ThatDamnedPanda -> RE: Human Consciousness - Meaningful or Meaningless? (6/24/2011 8:15:34 PM)

quote:

ORIGINAL: willbeurdaddy

Ahhhh, philosophy. The purview of pseudo- intellectuals pondering unanswerable questions because they've failed to find anything practical to do with their lives.


Stick to the Pink Floyd threads. You're way out of your depth here.




willbeurdaddy -> RE: Human Consciousness - Meaningful or Meaningless? (6/24/2011 8:18:57 PM)


quote:

ORIGINAL: ThatDamnedPanda

quote:

ORIGINAL: willbeurdaddy

Ahhhh, philosophy. The purview of pseudo- intellectuals pondering unanswerable questions because they've failed to find anything practical to do with their lives.


Stick to the Pink Floyd threads. You're way out of your depth here.



There is no depth here. A bunch of wannabe thinkers cutting and pasting irrelevant and ultimately empty nonsense that they dont comprehend to begin with.




Kirata -> RE: Human Consciousness - Meaningful or Meaningless? (6/24/2011 8:24:36 PM)


quote:

ORIGINAL: Moonhead

Er, if there was no brain activity at all, that'd be death not an NDE, surely?

It's not yet irreversible death. In full cardiac arrest, unconsciousness follows within seconds. But you have a few minutes before brain cells start handing in their lunch pails. If you can resuscitate someone before that, you can avoid anoxic brain damage. Much after that, they get their ticket punched.

K.






juliaoceania -> RE: Human Consciousness - Meaningful or Meaningless? (6/24/2011 8:50:41 PM)
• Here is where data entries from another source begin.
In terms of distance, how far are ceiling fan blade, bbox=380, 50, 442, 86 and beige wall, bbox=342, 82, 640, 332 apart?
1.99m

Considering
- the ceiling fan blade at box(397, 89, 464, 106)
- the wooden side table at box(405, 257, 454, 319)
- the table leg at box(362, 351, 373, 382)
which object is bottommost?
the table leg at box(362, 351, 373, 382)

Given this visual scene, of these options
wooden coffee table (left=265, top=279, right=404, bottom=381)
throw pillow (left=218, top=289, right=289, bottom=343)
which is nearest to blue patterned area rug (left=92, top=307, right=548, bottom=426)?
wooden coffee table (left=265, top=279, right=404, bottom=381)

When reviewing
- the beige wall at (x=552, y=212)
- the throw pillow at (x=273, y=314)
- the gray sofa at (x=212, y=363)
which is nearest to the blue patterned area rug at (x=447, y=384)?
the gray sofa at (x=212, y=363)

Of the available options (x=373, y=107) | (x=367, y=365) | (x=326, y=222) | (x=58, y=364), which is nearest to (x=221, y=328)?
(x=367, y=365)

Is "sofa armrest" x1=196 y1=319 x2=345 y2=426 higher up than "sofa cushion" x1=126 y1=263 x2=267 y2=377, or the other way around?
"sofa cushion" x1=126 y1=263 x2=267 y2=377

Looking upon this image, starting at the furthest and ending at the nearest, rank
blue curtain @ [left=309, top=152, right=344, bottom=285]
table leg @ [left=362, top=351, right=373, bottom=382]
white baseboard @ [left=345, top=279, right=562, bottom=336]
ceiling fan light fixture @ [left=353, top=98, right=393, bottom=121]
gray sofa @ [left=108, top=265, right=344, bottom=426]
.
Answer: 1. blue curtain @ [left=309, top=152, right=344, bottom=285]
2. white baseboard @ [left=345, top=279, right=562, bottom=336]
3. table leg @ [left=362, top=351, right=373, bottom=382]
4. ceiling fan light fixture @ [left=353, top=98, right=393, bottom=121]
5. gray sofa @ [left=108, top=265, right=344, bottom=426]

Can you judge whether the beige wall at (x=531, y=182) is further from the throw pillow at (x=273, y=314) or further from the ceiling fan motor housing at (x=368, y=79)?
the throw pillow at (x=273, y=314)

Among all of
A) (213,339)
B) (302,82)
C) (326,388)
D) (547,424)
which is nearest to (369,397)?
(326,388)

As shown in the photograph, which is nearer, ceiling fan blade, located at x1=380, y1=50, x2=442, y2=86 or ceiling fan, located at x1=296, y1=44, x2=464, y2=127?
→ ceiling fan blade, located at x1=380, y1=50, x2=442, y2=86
I am actually a fan of Hegel...

I have this weird relationship with philosophy. I am not convinced anyone is right or wrong. I just enjoy reading the conversation. I suppose that is why I have grown from a materialist to a post modernist in the last few years, and it is a much better philosophical position for me...

Hegel was of the mind that it is our ideals that are the basis of everything, kinda a positivist position, and by ideals I do not mean values, but what we think... he was what is called an "idealist" which is to contrast with materialism and Marx...

but I digress




Moonhead -> RE: Human Consciousness - Meaningful or Meaningless? (6/25/2011 5:02:08 AM)


quote:

ORIGINAL: Kirata


quote:

ORIGINAL: Moonhead

Er, if there was no brain activity at all, that'd be death not an NDE, surely?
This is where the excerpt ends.